Sy-FAR: Symmetry-based Fair Adversarial Robustness
- URL: http://arxiv.org/abs/2509.12939v1
- Date: Tue, 16 Sep 2025 10:39:42 GMT
- Title: Sy-FAR: Symmetry-based Fair Adversarial Robustness
- Authors: Haneen Najjar, Eyal Ronen, Mahmood Sharif,
- Abstract summary: Security-critical machine-learning (ML) systems are susceptible to adversarial examples.<n>It is often easier to attack from certain classes or groups than from others.<n>We develop Sy-FAR, a technique to encourage symmetry while also optimizing adversarial robustness.
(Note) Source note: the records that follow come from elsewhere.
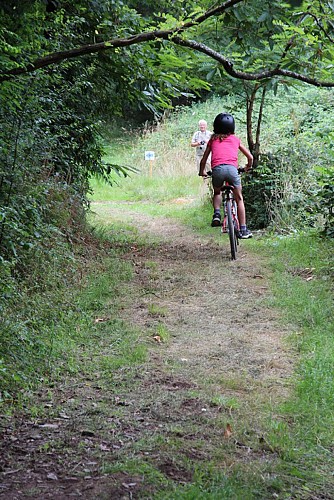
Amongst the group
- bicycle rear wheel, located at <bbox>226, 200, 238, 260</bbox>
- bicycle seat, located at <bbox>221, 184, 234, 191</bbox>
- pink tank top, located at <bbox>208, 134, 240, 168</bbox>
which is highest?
pink tank top, located at <bbox>208, 134, 240, 168</bbox>

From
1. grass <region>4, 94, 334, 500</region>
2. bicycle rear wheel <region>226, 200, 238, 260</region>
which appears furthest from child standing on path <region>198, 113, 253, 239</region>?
grass <region>4, 94, 334, 500</region>

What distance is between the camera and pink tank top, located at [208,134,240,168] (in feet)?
31.2

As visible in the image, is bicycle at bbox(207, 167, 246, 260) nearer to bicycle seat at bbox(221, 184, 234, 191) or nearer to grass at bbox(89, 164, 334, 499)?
bicycle seat at bbox(221, 184, 234, 191)

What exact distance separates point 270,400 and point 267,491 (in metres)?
1.25

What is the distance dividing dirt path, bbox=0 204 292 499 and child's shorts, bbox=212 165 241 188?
2306mm

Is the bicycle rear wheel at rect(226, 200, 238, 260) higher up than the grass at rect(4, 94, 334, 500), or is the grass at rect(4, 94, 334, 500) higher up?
the bicycle rear wheel at rect(226, 200, 238, 260)

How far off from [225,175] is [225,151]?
1.16 ft

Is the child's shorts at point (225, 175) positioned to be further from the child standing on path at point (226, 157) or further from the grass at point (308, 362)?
the grass at point (308, 362)

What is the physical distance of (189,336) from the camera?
20.2 ft

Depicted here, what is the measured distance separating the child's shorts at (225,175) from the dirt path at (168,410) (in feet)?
7.57

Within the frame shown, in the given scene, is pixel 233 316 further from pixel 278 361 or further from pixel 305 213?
pixel 305 213

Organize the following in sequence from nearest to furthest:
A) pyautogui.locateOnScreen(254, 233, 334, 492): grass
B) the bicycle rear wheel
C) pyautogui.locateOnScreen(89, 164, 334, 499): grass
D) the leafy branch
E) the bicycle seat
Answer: pyautogui.locateOnScreen(89, 164, 334, 499): grass < pyautogui.locateOnScreen(254, 233, 334, 492): grass < the leafy branch < the bicycle rear wheel < the bicycle seat

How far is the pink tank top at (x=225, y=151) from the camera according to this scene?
9.51 meters

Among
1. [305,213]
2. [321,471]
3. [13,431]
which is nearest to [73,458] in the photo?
[13,431]
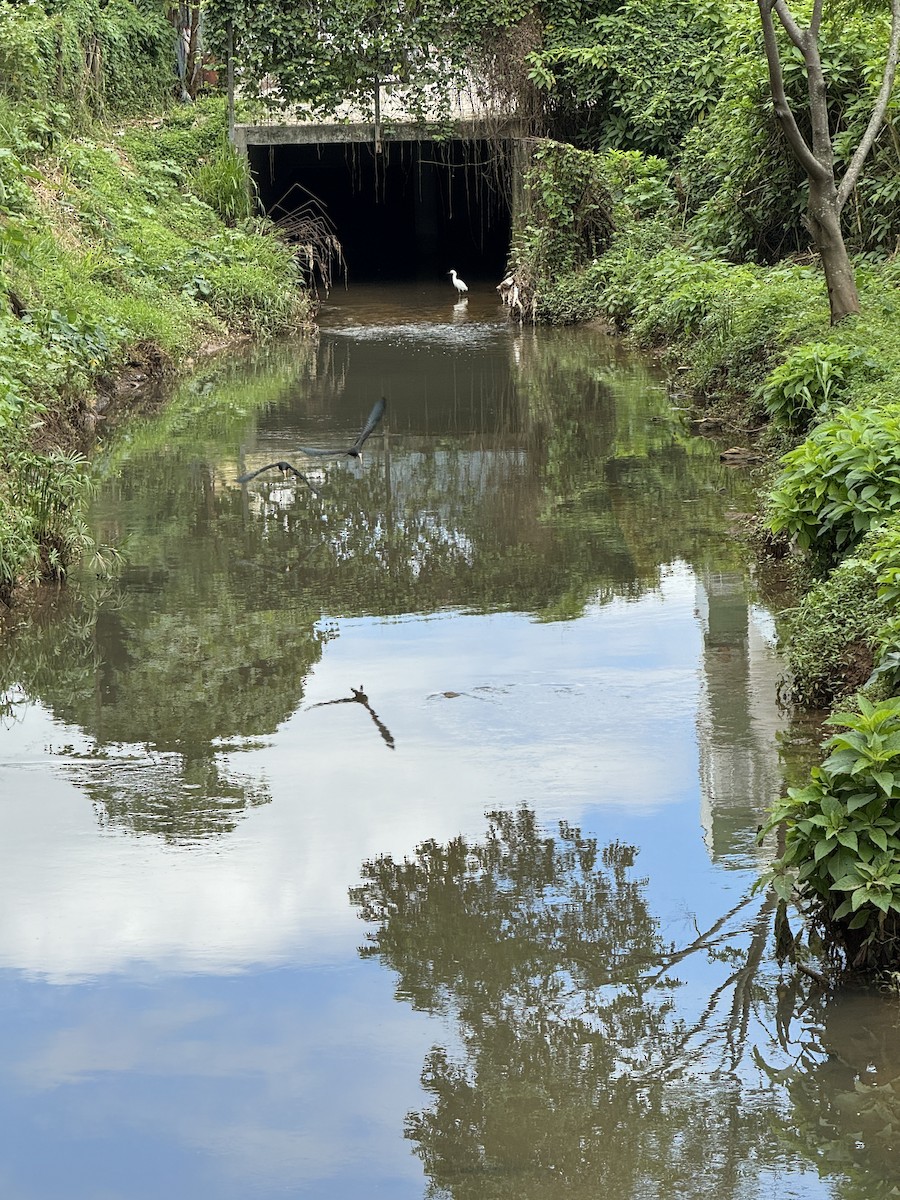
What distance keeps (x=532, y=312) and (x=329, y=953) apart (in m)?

- Score: 12.306208202393092
- License: http://creativecommons.org/licenses/by-nc-sa/4.0/
- Abstract: Security-critical machine-learning (ML) systems, such as face-recognition systems, are susceptible to adversarial examples, including real-world physically realizable attacks. Various means to boost ML's adversarial robustness have been proposed; however, they typically induce unfair robustness: It is often easier to attack from certain classes or groups than from others. Several techniques have been developed to improve adversarial robustness while seeking perfect fairness between classes. Yet, prior work has focused on settings where security and fairness are less critical. Our insight is that achieving perfect parity in realistic fairness-critical tasks, such as face recognition, is often infeasible -- some classes may be highly similar, leading to more misclassifications between them. Instead, we suggest that seeking symmetry -- i.e., attacks from class $i$ to $j$ would be as successful as from $j$ to $i$ -- is more tractable. Intuitively, symmetry is a desirable because class resemblance is a symmetric relation in most domains. Additionally, as we prove theoretically, symmetry between individuals induces symmetry between any set of sub-groups, in contrast to other fairness notions where group-fairness is often elusive. We develop Sy-FAR, a technique to encourage symmetry while also optimizing adversarial robustness and extensively evaluate it using five datasets, with three model architectures, including against targeted and untargeted realistic attacks. The results show Sy-FAR significantly improves fair adversarial robustness compared to state-of-the-art methods. Moreover, we find that Sy-FAR is faster and more consistent across runs. Notably, Sy-FAR also ameliorates another type of unfairness we discover in this work -- target classes that adversarial examples are likely to be classified into become significantly less vulnerable after inducing symmetry.